São elegíveis ao Perse as pessoas jurídicas, inclusive sem fins lucrativos, que exercem direta ou indiretamente as atividades de: (1) realização ou comercialização de congressos, feiras, eventos esportivos, sociais, promocionais ou culturais, feiras de negócios, shows, festas, festivais, simpósios ou espetáculos em geral, casas de eventos, buffets sociais e infantis, casas noturnas e casas de espetáculos; (2) hotelaria em geral; e (3) administração de salas de exibição cinematográfica; e (4) prestação de serviços turísticos, conforme o artigo 21 da Lei 11.771/2008 (artigo 2º, parágrafo 1º).

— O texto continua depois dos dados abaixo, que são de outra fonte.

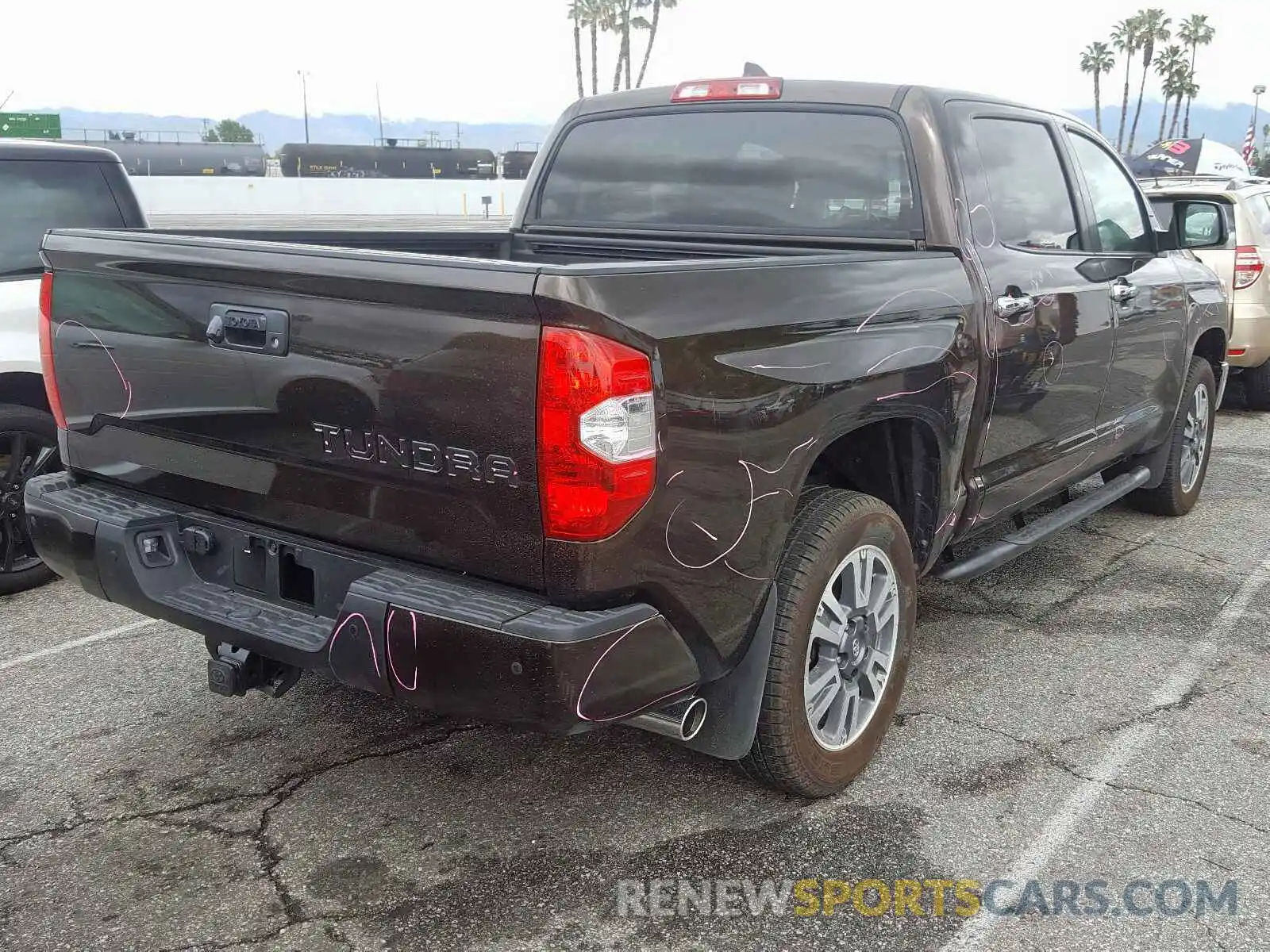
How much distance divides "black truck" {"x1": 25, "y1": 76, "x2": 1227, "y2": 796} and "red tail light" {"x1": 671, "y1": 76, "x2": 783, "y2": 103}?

Essa última lei, por sua vez (artigo 21), enquadra como serviços turísticos as atividades de: (4.1) meios de hospedagem; (4.2) agências de turismo; (4.3)transportadoras turísticas; (4.4) organizadoras de eventos; (4.5) parques temáticos; e (4.6) acampamentos turísticos, acrescentando que, “atendidas as condições próprias”, podem ainda cadastrar-se no Ministério do Turismo as sociedades empresárias que exerçam as atividades de: (4.7) restaurantes, cafeterias, bares e similares; (4.8) centros ou locais destinados a convenções e/ou a feiras e a exposições e similares; (4.9) parques temáticos aquáticos e empreendimentos dotados de equipamentos de entretenimento e lazer; (4.10)marinas e empreendimentos de apoio ao turismo náutico ou à pesca desportiva; (4.11) casas de espetáculos e equipamentos de animação turística; (4.12) organizadores, promotores e prestadores de serviços de infraestrutura, locação de equipamentos e montadoras de feiras de negócios, exposições e eventos; (4.13) locadoras de veículos para turistas; e (4.14) prestadores de serviços especializados na realização e promoção das diversas modalidades dos segmentos turísticos, inclusive atrações turísticas e empresas de planejamento, bem como a prática de suas atividades.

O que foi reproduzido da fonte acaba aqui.